The types of error evident in the results of vector overlay are not always easy to disentangle as they lie along a continuum (Chrisman, 1989). Although Chrisman considers there is no workable theory, he has devised a framework (Figure 8.12), which considers the influence of scale on how errors might be classified. At the extremes of the diagonal, slivers are clearly distinct from attribute error. It is also useful to distinguish between slivers and more serious positional errors. The intermediate ground, however, is less clear and persists as a sizeable grey area in vector overlay. Overlay operations on raster data assume that the data layers are registered to the same grid. This, in many ways, avoids the geometric problems of vector overlay and accounts for why raster is considered the easier of the data models for modeling error propagation (Goodchild, 1990b). Where positional error and attribute error occur during compilation, these tend to manifest themselves in a raster data layer as attribute errors (i.e., a grid cell assigned the wrong attribute).
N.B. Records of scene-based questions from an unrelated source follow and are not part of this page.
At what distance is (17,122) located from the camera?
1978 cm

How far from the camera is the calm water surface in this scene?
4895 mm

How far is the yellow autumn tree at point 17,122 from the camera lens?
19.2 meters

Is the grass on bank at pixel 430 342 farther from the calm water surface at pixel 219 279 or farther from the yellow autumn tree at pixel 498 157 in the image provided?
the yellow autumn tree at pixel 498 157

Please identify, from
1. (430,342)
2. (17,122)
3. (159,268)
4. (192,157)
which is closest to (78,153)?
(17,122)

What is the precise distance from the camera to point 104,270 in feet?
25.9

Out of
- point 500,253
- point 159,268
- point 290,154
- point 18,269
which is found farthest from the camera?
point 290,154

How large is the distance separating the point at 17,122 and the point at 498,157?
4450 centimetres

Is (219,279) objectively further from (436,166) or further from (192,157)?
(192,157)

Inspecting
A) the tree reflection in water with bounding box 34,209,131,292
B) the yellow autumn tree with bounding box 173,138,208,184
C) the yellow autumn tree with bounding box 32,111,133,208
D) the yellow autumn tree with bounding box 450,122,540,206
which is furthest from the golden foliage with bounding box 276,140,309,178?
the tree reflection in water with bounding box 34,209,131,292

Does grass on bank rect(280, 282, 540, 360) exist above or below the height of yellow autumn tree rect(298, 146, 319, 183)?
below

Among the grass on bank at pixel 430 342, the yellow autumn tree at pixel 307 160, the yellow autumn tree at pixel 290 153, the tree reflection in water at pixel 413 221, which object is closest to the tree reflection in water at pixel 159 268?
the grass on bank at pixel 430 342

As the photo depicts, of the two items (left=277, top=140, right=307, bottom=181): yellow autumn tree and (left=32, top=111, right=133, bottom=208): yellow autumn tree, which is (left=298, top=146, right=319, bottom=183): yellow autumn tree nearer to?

These are then difficult to distinguish. In synthetic tests by Arbia et al. (1998), positional errors consequent on, say, geo-rectification of satellite imagery, vector to raster conversion and resampling to new cell size or cell orientation were found to play a prominent role in accounting for a third of the propagated error. Where arithmetic operators are used in map algebra, any uncertainty for the user may also focus on the weightings and the actual operators used to combine the layers. Decisions on weightings and arithmetic operators are made external to GIS and are more a matter of professional competence.